Treatment S (deeply buried straw) significantly increased RLD in soil layers deeper than 40 cm, while Treatment B (surface straw coverage) increased RLD in the 0-30 cm layer. RLD increased with N application rate, but the yield response varied. Treatment B showed minimal yield increase with increasing N levels; only BN3 showed a slight increase (0.4%). In contrast, Treatment S showed an initial yield increase followed by a decrease, with SN2 (medium N application) yielding a 9.3% increase. SN2 also exhibited significant increases in REN (66.8%), N uptake (20.4%), and PFPN (34.1%). The study also found that Treatment S substantially increased N uptake compared to Treatment B at the same N application rate. The highest N uptake in Treatment B was observed with BN3, showing only a 0.21% increase, while the highest N uptake in Treatment S was in SN2, resulting in a significant 20.4% increase compared to the control. Analyses of ear length, ear thickness, and 100-grain mass showed that Treatment S, especially at medium N levels, resulted in improved yield components. The Harvest Index (HI) was also significantly higher in Treatment S, especially with medium N application. In Treatment S, the increase in deep RLD corresponded to the yield and nitrogen use efficiency improvements. Treatment B showed no significant improvement in deep root growth.

The findings demonstrate the synergistic benefits of deeply buried straw mulching and optimized N fertilization for improving summer maize production in arid conditions. The significant increase in deep root length density (RLD) under Treatment S enhanced nutrient and water uptake, leading to higher yields and N use efficiency. The contrast between the effects of surface coverage and deep burial highlights the importance of promoting deep root systems for efficient water and nutrient acquisition. This supports the findings of other studies that indicate the crucial role of deeper roots in contributing to overall crop yield. The study's results suggest that the optimal strategy for summer maize cultivation in similar environments involves deeply buried straw to stimulate deep root growth, combined with medium N application to maximize nutrient use efficiency and yield while minimizing environmental impacts associated with excessive N use.

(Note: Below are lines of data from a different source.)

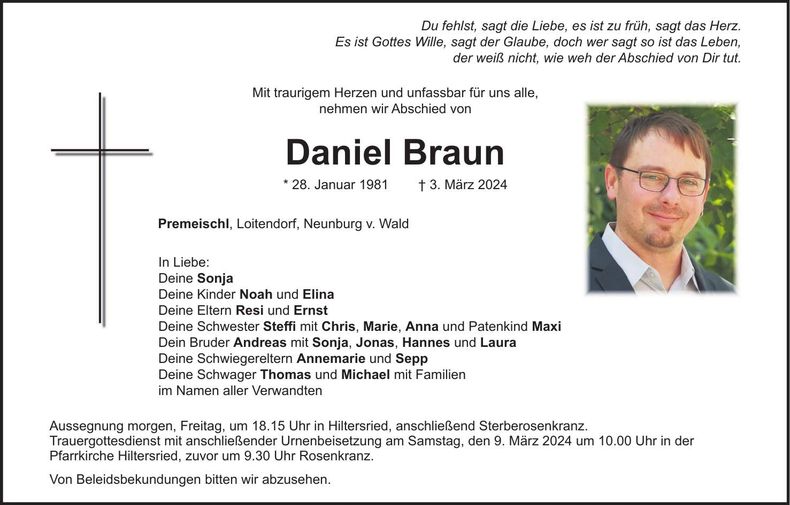 Traueranzeige Daniel Braun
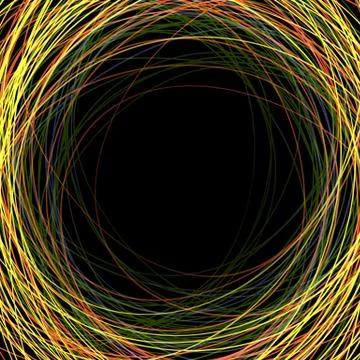 Abstract colorful scribbles on a black background with space for text Stock Illustration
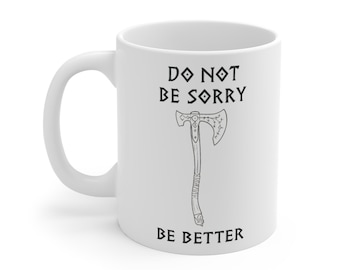 God of War Mug: Leviathan Axe Minimalist Design - Norse Gamer Coffee Cup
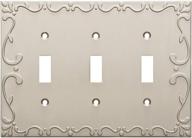 🔲 franklin brass classic lace triple switch wall plate in satin nickel finish logo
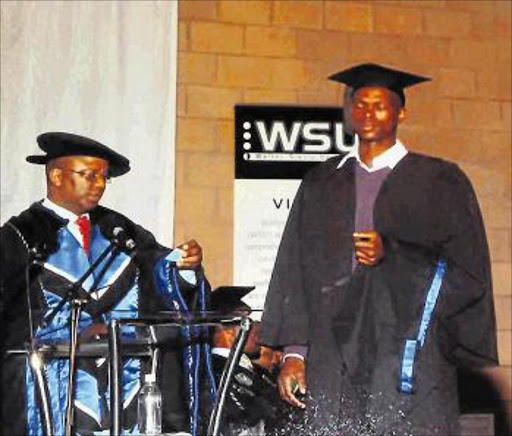 FREE-FALL OF EXPECTATIONS: FEBRUARY 12, 2016 Avuyile Bene (right) graduated in 2010 from Walter Sisulu University
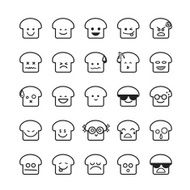 Collection of difference emoticon icon bread N2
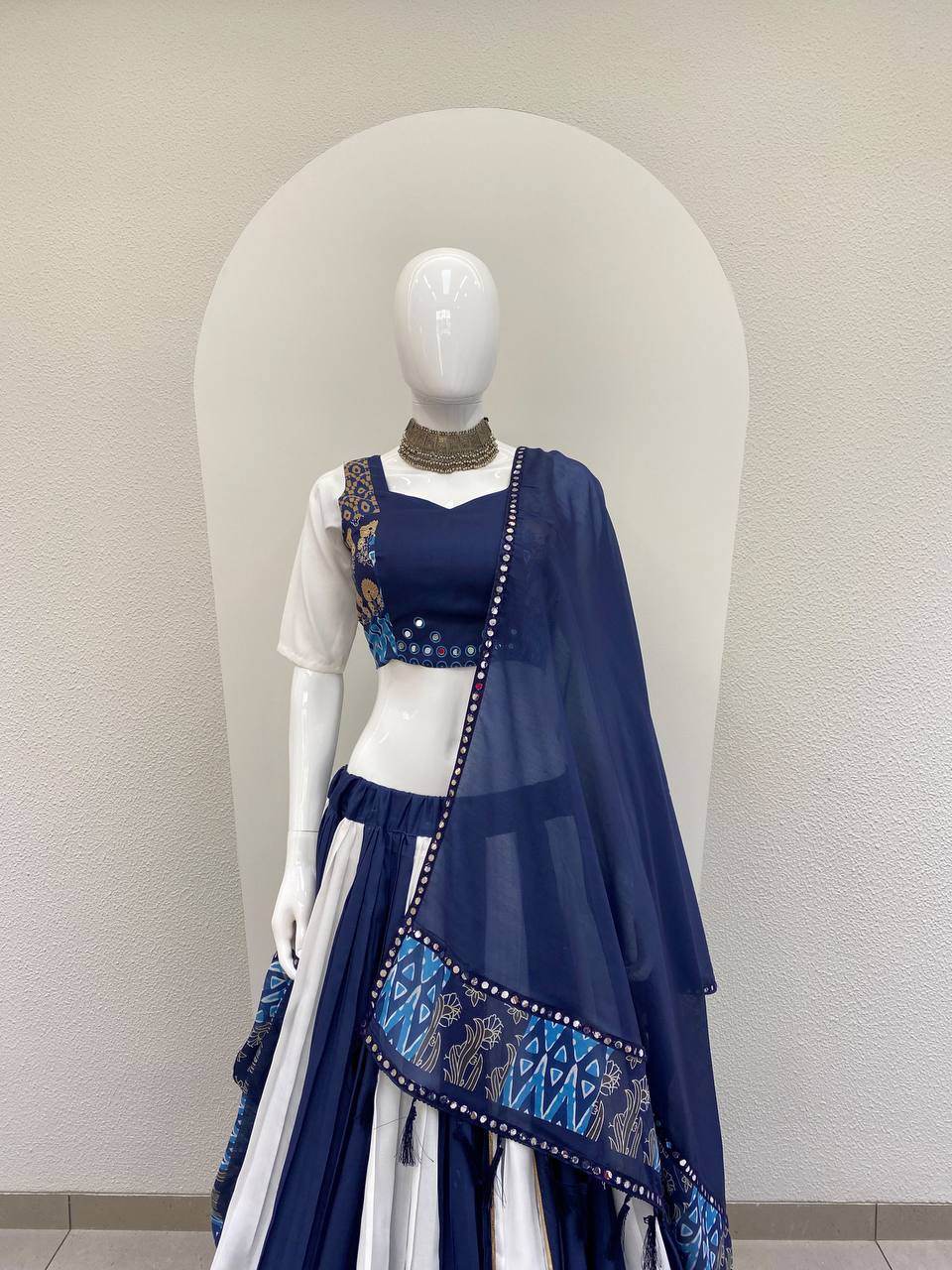 Navy Blue and White Printed Muslin Gotta Patti Lehenga Choli, view 5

This study revealed the interactive effects of straw mulching and N application on summer maize growth and N use efficiency. Deeply buried straw mulching combined with medium N fertilizer application (SN2) proved most effective, increasing deep root length densities by 67.5%, improving N use efficiency by 66.8%, and boosting yields by 9.3%. Future research should focus on optimizing N application depth and placement under straw mulching conditions, as well as exploring the coupled effects of water and fertilizer management within this system.

The study was conducted in a specific location with a particular soil type and climate. The generalizability of the findings to other regions may be limited. Further investigation is needed to explore the effects of different straw types, decomposition rates, and the long-term impacts of this management practice on soil health and sustainability. The analysis focused primarily on macronutrients; future research should evaluate the effects of this management strategy on other essential nutrients.